EXTRAIT –
☆ ☆ ☆ ☆ ☆ ☆ ☆

Ottawa (Ontario), le 31 mai 2000

DEVANT : MADAME LE JUGE E. HENEGHAN


ENTRE :


DANIEL GNANAPRAGASAM

     demandeur


et


LE MINISTRE DE LA CITOYENNETÉ

ET DE L"IMMIGRATION

     défendeur



ORDONNANCE ET MOTIFS DE L"ORDONNANCE


LE JUGE HENEGHAN

[1]      Il s"agit d"une demande de contrôle judiciaire d"une décision que la section du statut de réfugié de la Commission de l"immigration et du statut de réfugié (la Commission) a rendue le 29 décembre 1998. Dans sa décision, la Commission a conclu que Daniel Gnanaprasagam (le demandeur) n"était pas un réfugié au sens de la Convention.

[2]      Le demandeur est citoyen sri-lankais. Il revendique le statut de réfugié en se fondant sur les opinions politiques qu"on lui impute, sur sa race et sur son appartenance à un groupe social. Le demandeur est un Tamoul du nord de Sri Lanka.

☆ ☆ ☆ ☆ ☆ ☆ ☆

DONNÉES FOURNIES –
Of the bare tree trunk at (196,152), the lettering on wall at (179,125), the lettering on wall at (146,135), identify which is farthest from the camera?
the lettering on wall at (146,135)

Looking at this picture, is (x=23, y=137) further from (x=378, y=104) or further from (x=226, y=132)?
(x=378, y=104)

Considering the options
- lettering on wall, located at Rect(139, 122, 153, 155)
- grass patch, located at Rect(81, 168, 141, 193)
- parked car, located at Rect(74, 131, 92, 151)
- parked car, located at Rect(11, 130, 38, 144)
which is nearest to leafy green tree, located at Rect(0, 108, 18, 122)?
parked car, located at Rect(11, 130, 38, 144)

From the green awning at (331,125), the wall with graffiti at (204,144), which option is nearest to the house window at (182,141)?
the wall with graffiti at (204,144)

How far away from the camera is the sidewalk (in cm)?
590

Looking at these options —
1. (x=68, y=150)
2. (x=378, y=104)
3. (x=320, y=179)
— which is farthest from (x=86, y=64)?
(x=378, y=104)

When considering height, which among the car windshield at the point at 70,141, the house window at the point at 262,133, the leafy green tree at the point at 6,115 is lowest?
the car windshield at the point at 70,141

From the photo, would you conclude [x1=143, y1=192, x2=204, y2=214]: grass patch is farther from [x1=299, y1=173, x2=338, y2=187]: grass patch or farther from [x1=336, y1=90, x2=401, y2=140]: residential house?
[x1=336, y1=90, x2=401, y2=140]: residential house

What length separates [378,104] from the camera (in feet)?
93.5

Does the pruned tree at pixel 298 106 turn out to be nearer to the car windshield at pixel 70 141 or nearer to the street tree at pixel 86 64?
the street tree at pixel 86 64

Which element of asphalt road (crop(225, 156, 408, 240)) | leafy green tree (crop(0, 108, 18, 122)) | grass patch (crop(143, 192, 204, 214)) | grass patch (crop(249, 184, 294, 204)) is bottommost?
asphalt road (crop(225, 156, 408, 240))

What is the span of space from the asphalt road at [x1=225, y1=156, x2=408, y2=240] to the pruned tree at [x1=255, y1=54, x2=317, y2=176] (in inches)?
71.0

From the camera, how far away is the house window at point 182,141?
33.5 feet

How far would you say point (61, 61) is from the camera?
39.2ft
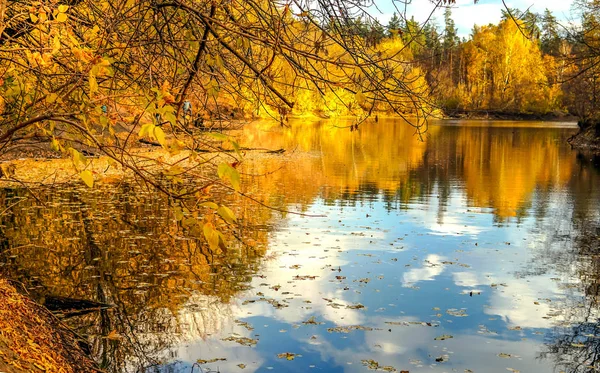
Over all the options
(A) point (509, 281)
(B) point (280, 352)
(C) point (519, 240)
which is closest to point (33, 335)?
(B) point (280, 352)

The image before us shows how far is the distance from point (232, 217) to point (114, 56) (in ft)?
8.91

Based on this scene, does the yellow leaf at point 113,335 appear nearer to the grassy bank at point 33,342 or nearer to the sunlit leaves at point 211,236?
the grassy bank at point 33,342

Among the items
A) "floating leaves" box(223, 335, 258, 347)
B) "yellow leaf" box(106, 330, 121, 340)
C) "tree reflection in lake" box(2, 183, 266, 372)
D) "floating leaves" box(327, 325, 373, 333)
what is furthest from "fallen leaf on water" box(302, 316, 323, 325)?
"yellow leaf" box(106, 330, 121, 340)

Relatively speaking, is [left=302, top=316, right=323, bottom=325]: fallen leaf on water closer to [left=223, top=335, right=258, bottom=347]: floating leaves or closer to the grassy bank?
[left=223, top=335, right=258, bottom=347]: floating leaves

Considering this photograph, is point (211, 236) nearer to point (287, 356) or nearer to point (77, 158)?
point (77, 158)

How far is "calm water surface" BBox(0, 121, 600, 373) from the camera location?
21.6 feet

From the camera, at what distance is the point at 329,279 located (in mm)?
9047

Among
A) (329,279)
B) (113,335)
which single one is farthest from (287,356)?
(329,279)

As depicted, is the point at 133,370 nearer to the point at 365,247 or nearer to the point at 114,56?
the point at 114,56

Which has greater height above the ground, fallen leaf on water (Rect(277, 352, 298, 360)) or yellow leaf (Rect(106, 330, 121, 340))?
yellow leaf (Rect(106, 330, 121, 340))

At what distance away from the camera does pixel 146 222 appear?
12430 mm

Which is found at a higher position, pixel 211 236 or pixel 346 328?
pixel 211 236

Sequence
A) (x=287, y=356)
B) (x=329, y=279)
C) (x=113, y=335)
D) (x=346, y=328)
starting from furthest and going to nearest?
(x=329, y=279)
(x=346, y=328)
(x=113, y=335)
(x=287, y=356)

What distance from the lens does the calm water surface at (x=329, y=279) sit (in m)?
6.59
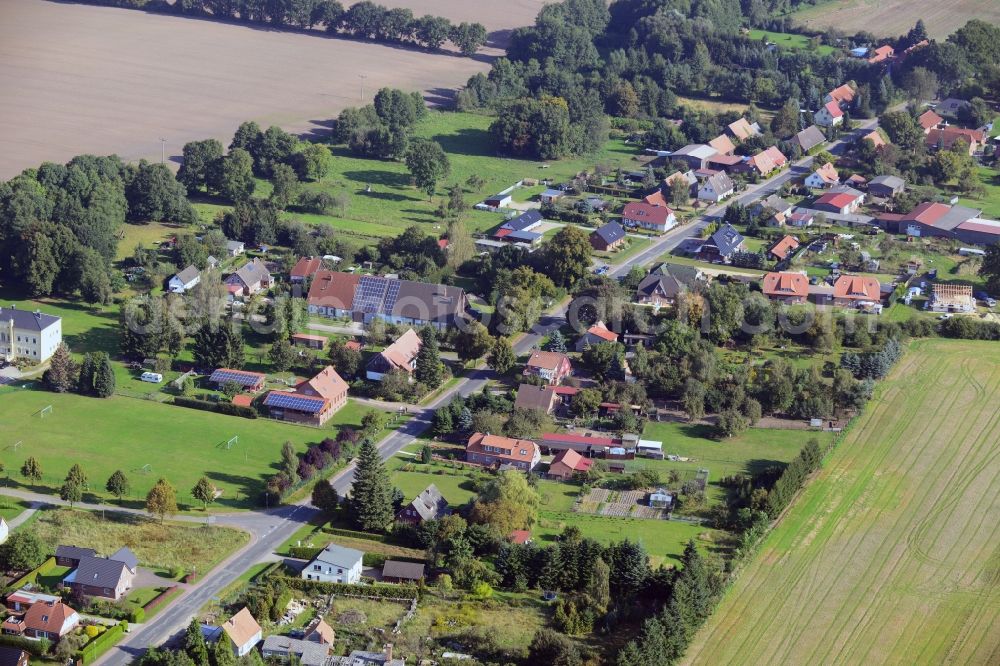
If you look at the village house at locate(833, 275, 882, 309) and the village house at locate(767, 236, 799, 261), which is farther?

☆ ☆ ☆ ☆ ☆ ☆ ☆

TRAVAIL DEMANDÉ –
1. Modifiez l'extrait de « LE JUGE HENEGHAN » à « de la Convention. » en remplaçant « décision » par « conclusion ».
2. Rédigez la suite de l'extrait sur la demande de contrôle judiciaire, à partir de l'endroit où il s'arrête.
Les données proviennent d'une autre source que l'extrait.

RÉSULTATS PAR TÂCHE –
1.
LE JUGE HENEGHAN

[1]      Il s"agit d"une demande de contrôle judiciaire d"une conclusion que la section du statut de réfugié de la Commission de l"immigration et du statut de réfugié (la Commission) a rendue le 29 décembre 1998. Dans sa conclusion, la Commission a conclu que Daniel Gnanaprasagam (le demandeur) n"était pas un réfugié au sens de la Convention.

2.
[3]      Dans sa décision, la Commission a conclu que l"intéressé était généralement crédible et qu"il était Tamoul. Néanmoins, la Commission a conclu qu"il n"avait pas raison de craindre d"être persécuté à Sri Lanka pour un motif prévu par la Convention.

[4]      La Commission a examiné la preuve documentaire; elle estimait que l"intéressé pouvait retourner dans le nord de Sri Lanka. Elle a en outre conclu qu"à cause de son âge, le demandeur ne fait pas partie du groupe de Tamouls qui sont le plus en danger. La Commission a conclu qu"en général, l"armée ne s"en prend pas aux personnes de l"âge du demandeur.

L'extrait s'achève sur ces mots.